Required work
Copy the entries below word for word, but omit any pictures they contain.

Stored data entries
»»

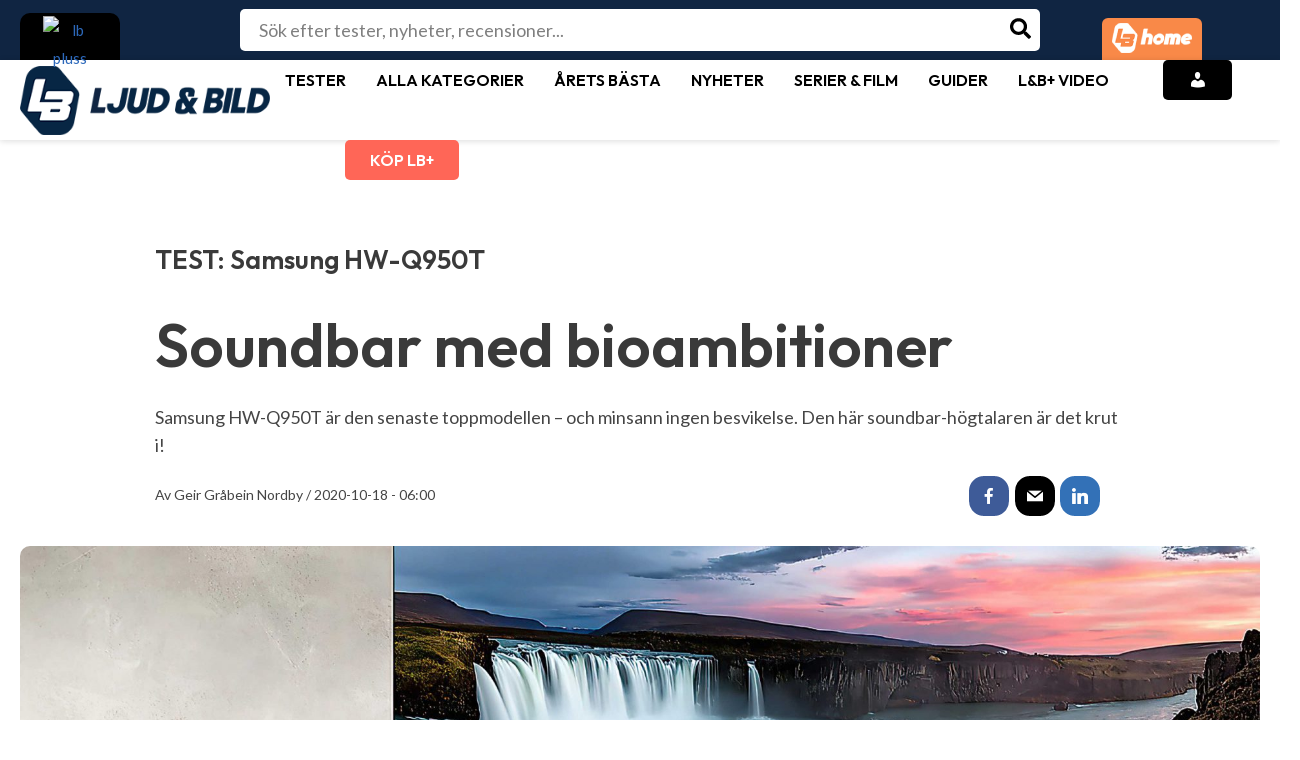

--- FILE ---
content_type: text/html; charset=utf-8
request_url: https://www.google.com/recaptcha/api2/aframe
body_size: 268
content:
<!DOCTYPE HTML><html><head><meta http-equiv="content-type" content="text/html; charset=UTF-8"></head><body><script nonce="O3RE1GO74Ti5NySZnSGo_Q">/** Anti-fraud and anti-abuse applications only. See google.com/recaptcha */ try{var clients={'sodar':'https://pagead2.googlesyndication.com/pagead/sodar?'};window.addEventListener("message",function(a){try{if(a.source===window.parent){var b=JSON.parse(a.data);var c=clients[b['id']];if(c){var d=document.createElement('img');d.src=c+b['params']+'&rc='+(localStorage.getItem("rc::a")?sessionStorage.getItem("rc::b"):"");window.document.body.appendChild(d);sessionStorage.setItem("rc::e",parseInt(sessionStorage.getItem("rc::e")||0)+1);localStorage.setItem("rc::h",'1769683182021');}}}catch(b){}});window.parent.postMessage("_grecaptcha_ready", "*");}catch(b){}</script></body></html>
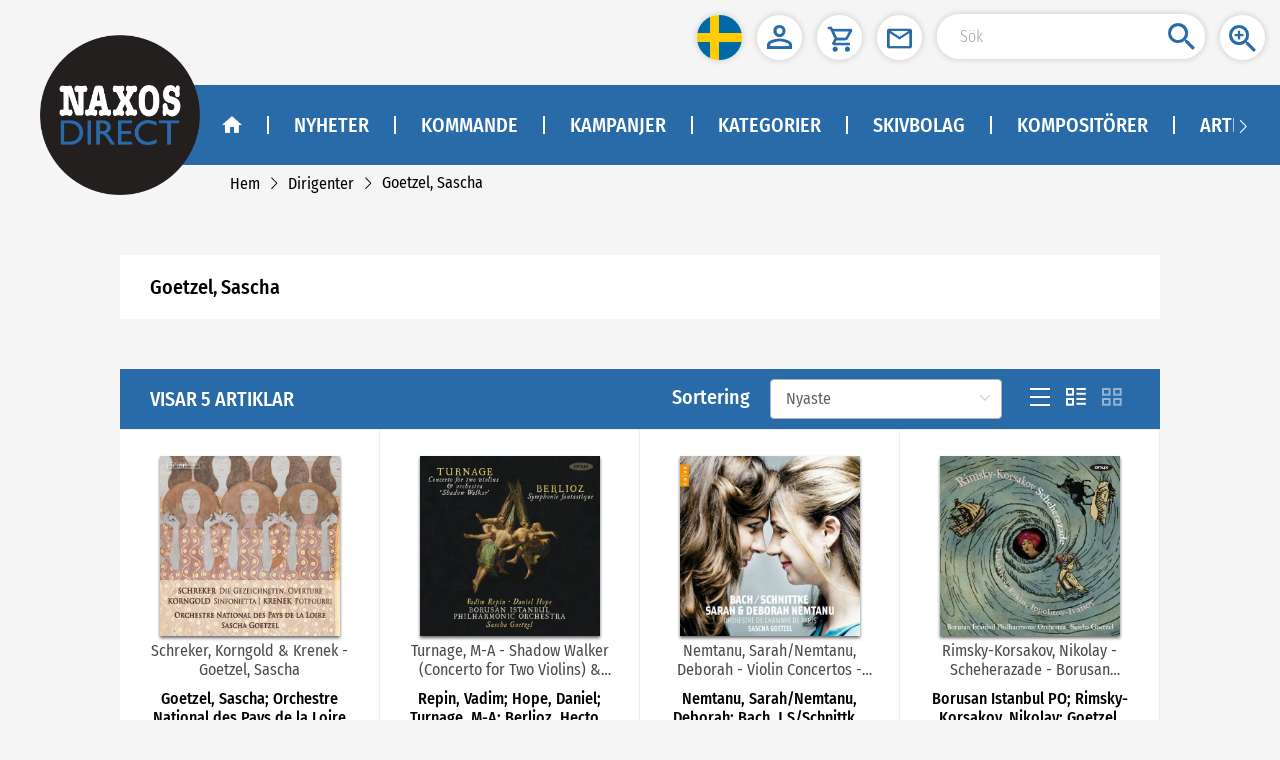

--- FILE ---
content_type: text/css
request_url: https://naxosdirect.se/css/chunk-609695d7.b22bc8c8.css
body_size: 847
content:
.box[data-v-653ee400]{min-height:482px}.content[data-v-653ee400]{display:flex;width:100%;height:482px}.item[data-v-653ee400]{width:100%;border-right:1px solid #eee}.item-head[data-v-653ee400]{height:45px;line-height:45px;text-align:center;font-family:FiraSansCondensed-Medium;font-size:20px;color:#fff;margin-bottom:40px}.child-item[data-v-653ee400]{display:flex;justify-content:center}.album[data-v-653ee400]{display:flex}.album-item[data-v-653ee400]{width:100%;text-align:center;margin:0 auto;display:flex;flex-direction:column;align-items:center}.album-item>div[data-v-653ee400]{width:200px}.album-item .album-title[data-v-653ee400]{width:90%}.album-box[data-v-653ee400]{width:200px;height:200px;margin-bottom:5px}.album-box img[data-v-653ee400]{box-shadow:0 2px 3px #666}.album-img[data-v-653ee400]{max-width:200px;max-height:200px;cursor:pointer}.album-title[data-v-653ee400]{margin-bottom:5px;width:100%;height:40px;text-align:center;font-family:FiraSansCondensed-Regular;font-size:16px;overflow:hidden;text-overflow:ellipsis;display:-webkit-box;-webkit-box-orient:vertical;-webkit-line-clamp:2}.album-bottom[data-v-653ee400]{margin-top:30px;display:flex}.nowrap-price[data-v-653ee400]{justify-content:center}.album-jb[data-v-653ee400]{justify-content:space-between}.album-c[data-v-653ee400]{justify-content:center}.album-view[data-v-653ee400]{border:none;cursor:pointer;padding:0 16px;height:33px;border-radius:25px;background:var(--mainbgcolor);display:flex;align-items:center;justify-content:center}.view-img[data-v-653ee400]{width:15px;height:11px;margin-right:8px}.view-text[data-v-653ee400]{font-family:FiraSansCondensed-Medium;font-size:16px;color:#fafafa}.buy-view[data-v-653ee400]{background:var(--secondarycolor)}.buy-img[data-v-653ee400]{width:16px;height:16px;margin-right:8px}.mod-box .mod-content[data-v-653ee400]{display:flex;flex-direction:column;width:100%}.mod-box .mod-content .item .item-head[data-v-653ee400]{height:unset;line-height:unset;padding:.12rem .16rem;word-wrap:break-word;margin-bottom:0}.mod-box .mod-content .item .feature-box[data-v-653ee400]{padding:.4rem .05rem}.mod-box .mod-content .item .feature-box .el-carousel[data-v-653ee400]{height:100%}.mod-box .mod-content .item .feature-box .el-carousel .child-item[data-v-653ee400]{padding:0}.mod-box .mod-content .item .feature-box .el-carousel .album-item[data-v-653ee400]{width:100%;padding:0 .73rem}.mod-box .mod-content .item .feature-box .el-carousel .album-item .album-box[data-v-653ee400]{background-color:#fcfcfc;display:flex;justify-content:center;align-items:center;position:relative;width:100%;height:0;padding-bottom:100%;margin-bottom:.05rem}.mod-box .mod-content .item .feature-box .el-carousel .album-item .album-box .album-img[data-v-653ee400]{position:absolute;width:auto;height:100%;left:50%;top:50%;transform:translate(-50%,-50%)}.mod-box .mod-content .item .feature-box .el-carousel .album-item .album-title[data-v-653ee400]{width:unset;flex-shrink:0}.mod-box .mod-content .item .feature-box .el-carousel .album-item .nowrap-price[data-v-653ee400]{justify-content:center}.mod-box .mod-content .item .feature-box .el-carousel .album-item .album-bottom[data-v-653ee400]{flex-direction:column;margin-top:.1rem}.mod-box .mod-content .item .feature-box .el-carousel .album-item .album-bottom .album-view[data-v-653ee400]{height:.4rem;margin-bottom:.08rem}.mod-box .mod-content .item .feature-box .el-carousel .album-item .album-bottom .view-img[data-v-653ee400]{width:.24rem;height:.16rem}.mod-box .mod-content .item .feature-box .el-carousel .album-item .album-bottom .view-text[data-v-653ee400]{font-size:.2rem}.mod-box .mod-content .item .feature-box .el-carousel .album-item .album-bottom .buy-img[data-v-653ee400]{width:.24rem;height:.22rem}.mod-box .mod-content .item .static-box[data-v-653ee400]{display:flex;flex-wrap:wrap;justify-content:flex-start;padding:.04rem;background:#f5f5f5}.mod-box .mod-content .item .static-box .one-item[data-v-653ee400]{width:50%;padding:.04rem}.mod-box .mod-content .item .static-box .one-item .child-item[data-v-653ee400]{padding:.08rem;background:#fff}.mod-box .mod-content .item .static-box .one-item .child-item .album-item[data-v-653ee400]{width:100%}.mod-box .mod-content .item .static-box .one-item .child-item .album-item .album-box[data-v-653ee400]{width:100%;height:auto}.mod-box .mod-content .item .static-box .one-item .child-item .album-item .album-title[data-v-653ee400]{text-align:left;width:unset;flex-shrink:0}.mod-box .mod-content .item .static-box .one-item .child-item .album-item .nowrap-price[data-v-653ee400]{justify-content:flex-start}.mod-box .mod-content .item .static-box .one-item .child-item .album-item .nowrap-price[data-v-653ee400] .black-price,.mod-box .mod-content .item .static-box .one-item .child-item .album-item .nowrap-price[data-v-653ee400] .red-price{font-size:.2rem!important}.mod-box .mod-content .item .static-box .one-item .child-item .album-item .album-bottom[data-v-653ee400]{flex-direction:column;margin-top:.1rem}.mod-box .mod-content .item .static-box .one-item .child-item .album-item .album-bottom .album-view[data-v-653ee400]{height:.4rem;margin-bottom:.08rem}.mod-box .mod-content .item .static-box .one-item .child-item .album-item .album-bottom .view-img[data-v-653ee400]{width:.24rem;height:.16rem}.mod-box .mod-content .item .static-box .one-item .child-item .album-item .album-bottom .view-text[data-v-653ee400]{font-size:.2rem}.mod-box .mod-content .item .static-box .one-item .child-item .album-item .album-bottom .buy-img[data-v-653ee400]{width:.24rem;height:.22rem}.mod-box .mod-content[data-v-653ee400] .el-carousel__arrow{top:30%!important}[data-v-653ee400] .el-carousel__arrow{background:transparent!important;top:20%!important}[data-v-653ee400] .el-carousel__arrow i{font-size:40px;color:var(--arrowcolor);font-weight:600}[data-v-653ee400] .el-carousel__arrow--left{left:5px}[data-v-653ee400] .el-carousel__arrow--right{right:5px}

««

Response
--- FILE ---
content_type: text/html; charset=utf-8
request_url: https://www.google.com/recaptcha/api2/aframe
body_size: 268
content:
<!DOCTYPE HTML><html><head><meta http-equiv="content-type" content="text/html; charset=UTF-8"></head><body><script nonce="O3RE1GO74Ti5NySZnSGo_Q">/** Anti-fraud and anti-abuse applications only. See google.com/recaptcha */ try{var clients={'sodar':'https://pagead2.googlesyndication.com/pagead/sodar?'};window.addEventListener("message",function(a){try{if(a.source===window.parent){var b=JSON.parse(a.data);var c=clients[b['id']];if(c){var d=document.createElement('img');d.src=c+b['params']+'&rc='+(localStorage.getItem("rc::a")?sessionStorage.getItem("rc::b"):"");window.document.body.appendChild(d);sessionStorage.setItem("rc::e",parseInt(sessionStorage.getItem("rc::e")||0)+1);localStorage.setItem("rc::h",'1769683182021');}}}catch(b){}});window.parent.postMessage("_grecaptcha_ready", "*");}catch(b){}</script></body></html>

--- FILE ---
content_type: text/css
request_url: https://naxosdirect.se/css/chunk-609695d7.b22bc8c8.css
body_size: 847
content:
.box[data-v-653ee400]{min-height:482px}.content[data-v-653ee400]{display:flex;width:100%;height:482px}.item[data-v-653ee400]{width:100%;border-right:1px solid #eee}.item-head[data-v-653ee400]{height:45px;line-height:45px;text-align:center;font-family:FiraSansCondensed-Medium;font-size:20px;color:#fff;margin-bottom:40px}.child-item[data-v-653ee400]{display:flex;justify-content:center}.album[data-v-653ee400]{display:flex}.album-item[data-v-653ee400]{width:100%;text-align:center;margin:0 auto;display:flex;flex-direction:column;align-items:center}.album-item>div[data-v-653ee400]{width:200px}.album-item .album-title[data-v-653ee400]{width:90%}.album-box[data-v-653ee400]{width:200px;height:200px;margin-bottom:5px}.album-box img[data-v-653ee400]{box-shadow:0 2px 3px #666}.album-img[data-v-653ee400]{max-width:200px;max-height:200px;cursor:pointer}.album-title[data-v-653ee400]{margin-bottom:5px;width:100%;height:40px;text-align:center;font-family:FiraSansCondensed-Regular;font-size:16px;overflow:hidden;text-overflow:ellipsis;display:-webkit-box;-webkit-box-orient:vertical;-webkit-line-clamp:2}.album-bottom[data-v-653ee400]{margin-top:30px;display:flex}.nowrap-price[data-v-653ee400]{justify-content:center}.album-jb[data-v-653ee400]{justify-content:space-between}.album-c[data-v-653ee400]{justify-content:center}.album-view[data-v-653ee400]{border:none;cursor:pointer;padding:0 16px;height:33px;border-radius:25px;background:var(--mainbgcolor);display:flex;align-items:center;justify-content:center}.view-img[data-v-653ee400]{width:15px;height:11px;margin-right:8px}.view-text[data-v-653ee400]{font-family:FiraSansCondensed-Medium;font-size:16px;color:#fafafa}.buy-view[data-v-653ee400]{background:var(--secondarycolor)}.buy-img[data-v-653ee400]{width:16px;height:16px;margin-right:8px}.mod-box .mod-content[data-v-653ee400]{display:flex;flex-direction:column;width:100%}.mod-box .mod-content .item .item-head[data-v-653ee400]{height:unset;line-height:unset;padding:.12rem .16rem;word-wrap:break-word;margin-bottom:0}.mod-box .mod-content .item .feature-box[data-v-653ee400]{padding:.4rem .05rem}.mod-box .mod-content .item .feature-box .el-carousel[data-v-653ee400]{height:100%}.mod-box .mod-content .item .feature-box .el-carousel .child-item[data-v-653ee400]{padding:0}.mod-box .mod-content .item .feature-box .el-carousel .album-item[data-v-653ee400]{width:100%;padding:0 .73rem}.mod-box .mod-content .item .feature-box .el-carousel .album-item .album-box[data-v-653ee400]{background-color:#fcfcfc;display:flex;justify-content:center;align-items:center;position:relative;width:100%;height:0;padding-bottom:100%;margin-bottom:.05rem}.mod-box .mod-content .item .feature-box .el-carousel .album-item .album-box .album-img[data-v-653ee400]{position:absolute;width:auto;height:100%;left:50%;top:50%;transform:translate(-50%,-50%)}.mod-box .mod-content .item .feature-box .el-carousel .album-item .album-title[data-v-653ee400]{width:unset;flex-shrink:0}.mod-box .mod-content .item .feature-box .el-carousel .album-item .nowrap-price[data-v-653ee400]{justify-content:center}.mod-box .mod-content .item .feature-box .el-carousel .album-item .album-bottom[data-v-653ee400]{flex-direction:column;margin-top:.1rem}.mod-box .mod-content .item .feature-box .el-carousel .album-item .album-bottom .album-view[data-v-653ee400]{height:.4rem;margin-bottom:.08rem}.mod-box .mod-content .item .feature-box .el-carousel .album-item .album-bottom .view-img[data-v-653ee400]{width:.24rem;height:.16rem}.mod-box .mod-content .item .feature-box .el-carousel .album-item .album-bottom .view-text[data-v-653ee400]{font-size:.2rem}.mod-box .mod-content .item .feature-box .el-carousel .album-item .album-bottom .buy-img[data-v-653ee400]{width:.24rem;height:.22rem}.mod-box .mod-content .item .static-box[data-v-653ee400]{display:flex;flex-wrap:wrap;justify-content:flex-start;padding:.04rem;background:#f5f5f5}.mod-box .mod-content .item .static-box .one-item[data-v-653ee400]{width:50%;padding:.04rem}.mod-box .mod-content .item .static-box .one-item .child-item[data-v-653ee400]{padding:.08rem;background:#fff}.mod-box .mod-content .item .static-box .one-item .child-item .album-item[data-v-653ee400]{width:100%}.mod-box .mod-content .item .static-box .one-item .child-item .album-item .album-box[data-v-653ee400]{width:100%;height:auto}.mod-box .mod-content .item .static-box .one-item .child-item .album-item .album-title[data-v-653ee400]{text-align:left;width:unset;flex-shrink:0}.mod-box .mod-content .item .static-box .one-item .child-item .album-item .nowrap-price[data-v-653ee400]{justify-content:flex-start}.mod-box .mod-content .item .static-box .one-item .child-item .album-item .nowrap-price[data-v-653ee400] .black-price,.mod-box .mod-content .item .static-box .one-item .child-item .album-item .nowrap-price[data-v-653ee400] .red-price{font-size:.2rem!important}.mod-box .mod-content .item .static-box .one-item .child-item .album-item .album-bottom[data-v-653ee400]{flex-direction:column;margin-top:.1rem}.mod-box .mod-content .item .static-box .one-item .child-item .album-item .album-bottom .album-view[data-v-653ee400]{height:.4rem;margin-bottom:.08rem}.mod-box .mod-content .item .static-box .one-item .child-item .album-item .album-bottom .view-img[data-v-653ee400]{width:.24rem;height:.16rem}.mod-box .mod-content .item .static-box .one-item .child-item .album-item .album-bottom .view-text[data-v-653ee400]{font-size:.2rem}.mod-box .mod-content .item .static-box .one-item .child-item .album-item .album-bottom .buy-img[data-v-653ee400]{width:.24rem;height:.22rem}.mod-box .mod-content[data-v-653ee400] .el-carousel__arrow{top:30%!important}[data-v-653ee400] .el-carousel__arrow{background:transparent!important;top:20%!important}[data-v-653ee400] .el-carousel__arrow i{font-size:40px;color:var(--arrowcolor);font-weight:600}[data-v-653ee400] .el-carousel__arrow--left{left:5px}[data-v-653ee400] .el-carousel__arrow--right{right:5px}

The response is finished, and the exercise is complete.